Mountain View, California, April 14, 2026, 08:13 PDT
On Monday, Google pushed out new Gemini for Home upgrades, targeting some of the nagging frustrations users faced with its early-access voice assistant. It’s supposed to do a better job with things like recognizing when you’ve stopped talking and selecting the correct playlist. Parental controls have also landed in the Google Home app.
Timing’s key here. Back on April 7, Google expanded early access to Gemini for Home, opening it up to 16 additional countries and seven more languages. That rollout hit markets like the UK, Australia, Japan, and a swath of Europe, marking a big step out from its initial launch in the US, Canada, and Mexico. It’s all part of Google’s push to get Gemini in place of Google Assistant on its speakers and smart displays.

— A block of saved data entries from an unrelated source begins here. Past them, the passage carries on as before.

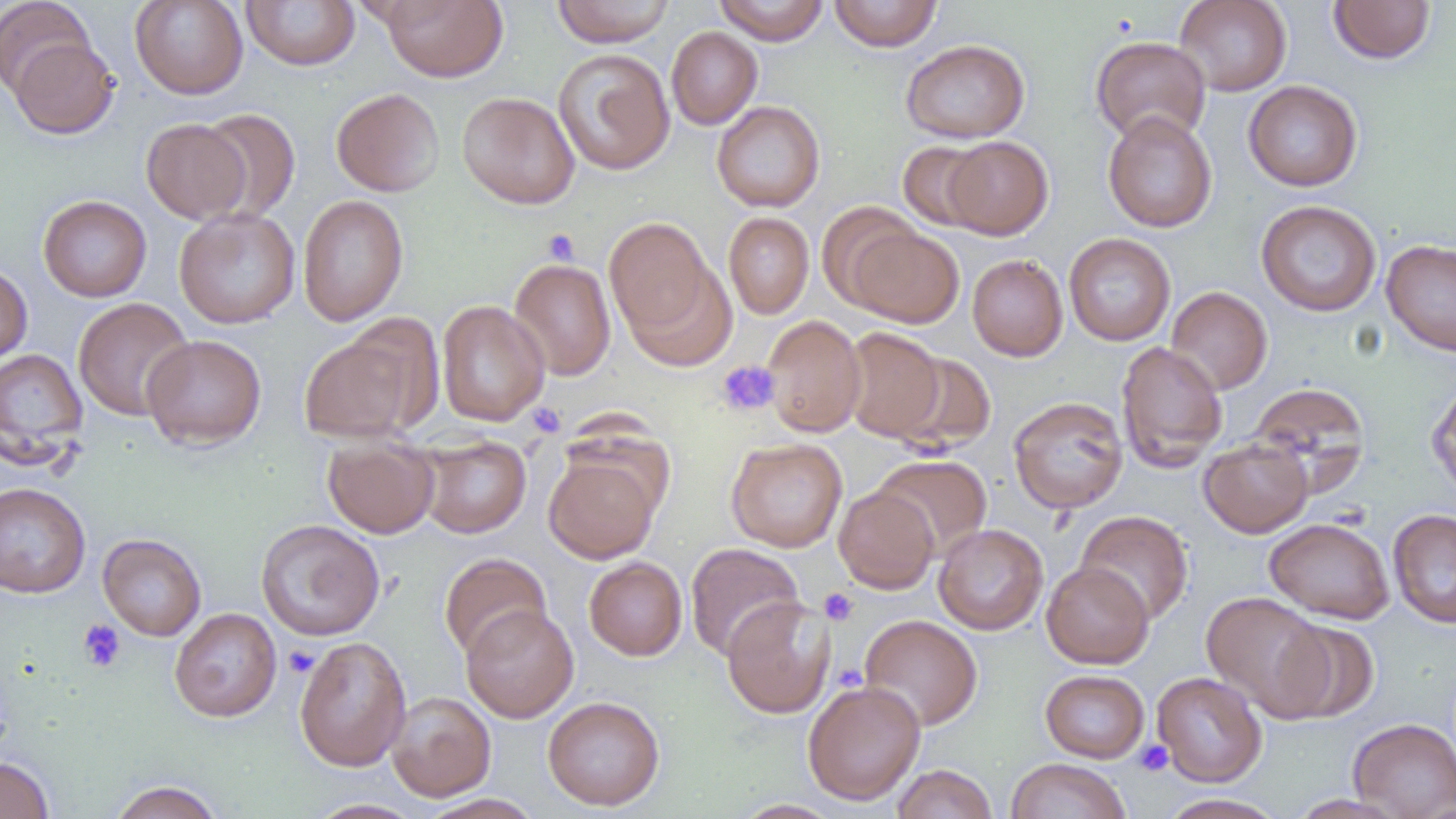
Summary:
  - Coordinate format: approximate bounding boxes as (x1,y1)-(x2,y2) corner pairs in pixels
  - Uninfected red blood cell locations: (0,0)-(96,98), (130,0)-(248,100), (241,0)-(360,70), (381,0)-(508,82), (552,0)-(674,47), (714,0)-(828,45), (828,0)-(943,51), (1174,0)-(1292,96), (1328,0)-(1436,64), (666,26)-(763,129), (9,36)-(119,139), (1090,36)-(1212,144), (900,38)-(1030,143), (553,48)-(675,176), (1243,80)-(1363,191), (331,88)-(445,197), (457,91)-(580,209), (712,101)-(825,212), (197,108)-(300,221), (1102,111)-(1218,233), (141,118)-(250,224), (942,135)-(1053,240), (897,140)-(994,232), (297,194)-(409,326), (37,195)-(152,302), (1256,200)-(1382,317), (816,201)-(922,307), (173,207)-(300,329), (723,212)-(814,319), (604,216)-(716,340), (847,226)-(964,328), (1064,233)-(1176,345), (1381,239)-(1456,356), (967,254)-(1068,361), (509,258)-(616,381), (621,259)-(738,371), (0,263)-(32,365), (1165,286)-(1273,395), (73,297)-(195,421), (436,299)-(549,426), (761,314)-(867,438), (841,328)-(945,442), (298,332)-(423,443), (141,334)-(267,450), (1115,341)-(1229,472), (0,347)-(88,463), (892,352)-(997,454), (1427,379)-(1456,498), (1248,382)-(1371,494), (1008,396)-(1129,514), (417,434)-(531,538), (322,436)-(439,539), (726,437)-(848,552), (1199,437)-(1313,538), (544,449)-(662,564), (872,454)-(991,559), (0,482)-(91,598), (834,486)-(939,594), (1388,508)-(1456,628), (1075,510)-(1193,624), (1264,518)-(1395,624), (256,519)-(385,641), (933,523)-(1048,635), (97,533)-(206,640), (685,543)-(805,661), (439,552)-(551,661), (584,556)-(687,660), (1041,561)-(1154,669), (1202,591)-(1331,720), (721,596)-(835,718), (461,604)-(579,722), (169,607)-(282,722), (859,614)-(983,731), (1274,619)-(1380,723), (294,636)-(412,772), (1040,669)-(1149,763), (1152,672)-(1267,787), (802,680)-(926,805), (387,691)-(496,802), (543,695)-(665,811), (1348,718)-(1456,818), (0,755)-(54,819), (1004,758)-(1131,819), (892,763)-(998,819), (107,780)-(225,819), (1159,793)-(1287,818), (419,794)-(544,819), (1286,794)-(1412,819), (307,798)-(426,818), (732,800)-(843,819)
  - Platelet locations: (542,229)-(580,264), (716,360)-(780,417), (525,403)-(566,438), (819,588)-(858,625), (77,619)-(126,672), (283,645)-(319,678), (1135,740)-(1174,776)
  - Slide-level diagnosis: negative for blood parasites
  - Magnification: 1000x
  - Field of view: single
  - Preparation: thin blood film
  - Modality: light microscopy
  - Image size: 1456×819 pixels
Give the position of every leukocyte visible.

Scale is at the heart of the strategy. When Google introduced Gemini in October, Ravi Akella—who heads product management for the Home Platform—described it as “a significant upgrade to the platform.” The company’s Home ecosystem now links over 800 million devices, Akella said, using its cloud APIs and Matter, the cross-brand smart-home standard. Google Developers Blog
People mostly judge voice assistants on whether they nail the basics. Miss by grabbing the wrong playlist, or interrupting a command halfway through, and trust evaporates. Google, for its part, announced in late March it managed to cut latency on frequent smart-home commands like “turn on the lights” by as much as 40%. Google Nest Community
Google, in release notes from April 13, said Gemini can now find personal playlists more accurately—even when users mispronounce titles or there’s background noise. The company also claims fewer “incorrect artist” errors and quicker response to the “pause” command. Google Help
Google has rolled out new Gemini features for notes and lists. You can now flip a note into a list, shift or delete groups of items in one go, and tweak lists using more conversational language. Expect faster answers on straightforward date or time queries, too. According to the company, Gemini’s end-of-speech detection is now better at waiting for you to finish before responding. Digital wellbeing tools get an upgrade as well, letting families apply filters, set time limits, and schedule quiet times across supervised accounts, guests, or the entire household.
U.S. users got early access in late October, when Google rolled out a no-cost upgrade from Google Assistant. The new assistant was slated to work on speakers and smart displays going back as far as 2016. At the time, Anish Kattukaran—Google Home & Nest’s chief product officer—described Gemini as “more conversational,” designed to get a better read on “what’s happening” at home. For features like Gemini Live, though, users would need Google Home Premium. Google Nest Community
Rivals keep the heat on. Amazon rolled out Alexa+ to all U.S. users in February, then kicked off early access for the UK in March. Apple, for its part, is still pushing HomePod speakers with Siri, and says it’s working on more sophisticated Apple Intelligence Siri features that aren’t ready yet.
But Google’s new updates remain tucked inside an opt-in early-access program rather than seeing a general release. Expanding to new languages and regions, the company continues to wrestle with fundamental problems — music selection, syncing notes, camera feeds, thermostat controls. Broader reach isn’t smoothing out all the kinks; if anything, it’s revealing more oddball issues.